The Shěn Défú Wànlì yěhuò biān anecdote (Liú’s èrguǐ — vengeful spirit — at the Mǎ Shùn household after the execution) is a notable case of the Sìkù editors keeping a near-contemporary supernatural anecdote as evidence of moral force, against their general tendency to suppress such material.
The two-stage transmission (1471 family compilation by Liú’s two sons → Péng Shí + Liú Dìngzhī prefaces) means the recension is one of the more institutionally substantial Tiān-shùn-Chéng-huà-era recoveries; both prefacers were Liú’s Jíān fellow-townsmen at the highest cabinet level.
Translations and research
- L. Carrington Goodrich and Chaoying Fang, eds., Dictionary of Ming Biography 1368–1644. New York: Columbia UP, 1976. Major notice of Liú Qiú.
- Frederick W. Mote and Denis Twitchett, eds. The Cambridge History of China, vol. 7, The Ming Dynasty. Cambridge UP, 1988. Treatment of Wáng Zhèn and the lead-up to Tǔ-mù.
- Wilkinson, Chinese History: A New Manual, §28.4 (Míng bié-jí).

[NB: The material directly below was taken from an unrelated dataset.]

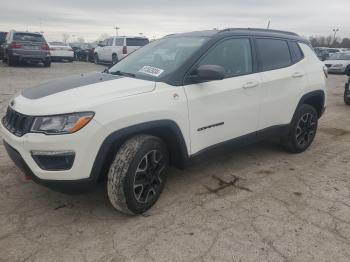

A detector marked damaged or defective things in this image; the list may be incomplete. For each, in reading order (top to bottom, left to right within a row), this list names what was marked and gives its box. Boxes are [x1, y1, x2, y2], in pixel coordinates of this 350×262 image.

cracked pavement [0, 62, 350, 262]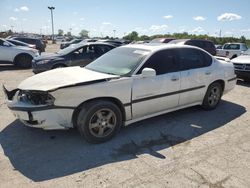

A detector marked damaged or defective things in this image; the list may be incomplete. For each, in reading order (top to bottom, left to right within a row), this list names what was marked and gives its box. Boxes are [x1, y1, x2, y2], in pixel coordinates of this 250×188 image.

crumpled front bumper [2, 86, 74, 130]
damaged white car [2, 44, 235, 142]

- Míng shǐ j. 162 — Liú Qiú biography.
Other points of interest
The Liú Qiú / Lǐ Shímiǎn (KR4e0098) pairing — both Yǒng-lè-era jìnshì both eventually crushed by the Wáng Zhèn machine but on different timelines (Lǐ surviving multiple near-deaths, Liú executed) — is one of the cleaner documentary cases of the civilian-bureaucratic resistance to eunuch power in the Zhèngtǒng era.